As ever, the only weak link is the wobbly human charged with getting to grips with the technology. It surely can't be long before a university offers a course in in-car connectivity. You'd need a PhD to suss out the S600 Maybach.

So relentless is the Maybach's softly spoken assault on your senses that actually driving it could seem like an afterthought. That would be a grave error. Only the S600 will be available in the UK. It's powered by Merc's 6.0-litre, 523bhp, bi-turbo V12, so 62mph is dusted in 5.0 seconds dead, and there's enough mid-range torque to uproot entire forests. Up front, the engine remains a mostly theoretical presence, and the 7spd transmission is an equally unobtrusive partner. All sorts of clever sound insulation tricks have been used to suppress NVH, and it's only if you bury your right foot that you think, "Yep, 12 cylinders." It weighs 2,335kg, but Merc's re-engineering efforts are such that it feels generally un-bargelike. The Rolls Phantom is still the king of making the real world disappear, but the S600 Maybach runs it close. Merc's Magic Body Control, which uses a roof-mounted stereo camera to scan the road ahead and adjust the suspension in advance of surface bobbles, smothers bumps beautifully.
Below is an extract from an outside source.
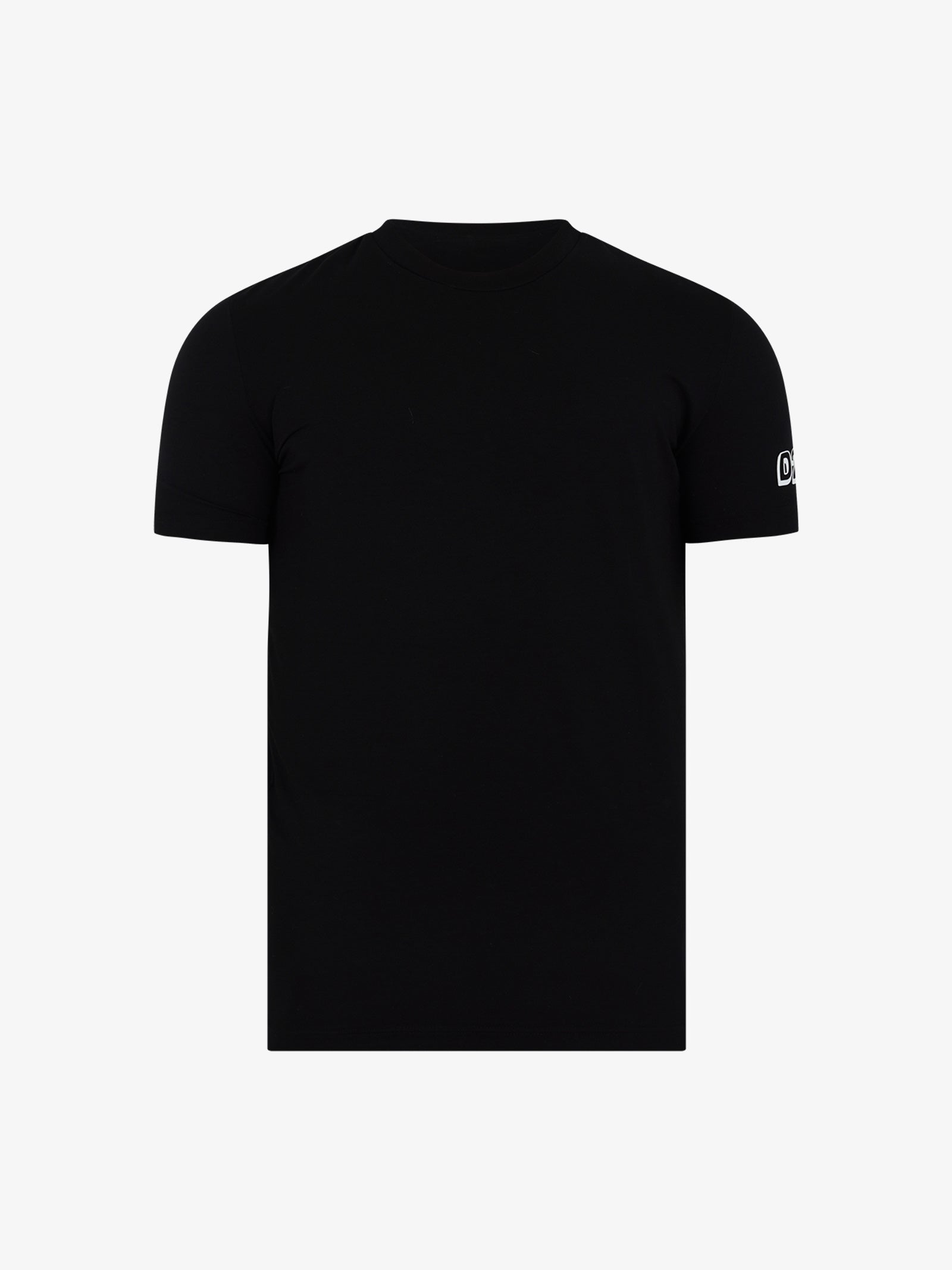 DSQUARED2 T-shirt ROUND NECK T-SHIRT D9M205070 uomo cotone nero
Merc expects most Maybachs to go to China, with the Middle East, Russia and the US close behind. As statement cars go, it's difficult to see what else you could expect from a super-limo, and though the Maybach S600 could never fly under the radar exactly, nor does it have the alarm bells clanging at the taste police's HQ. Post 2008, that's probably no bad thing. Incredibly, at £165,700 it's also almost good value. One of these and an AMG S63 Coupe for the same money as a Phantom? It's one of those pointlessly entertaining dilemmas.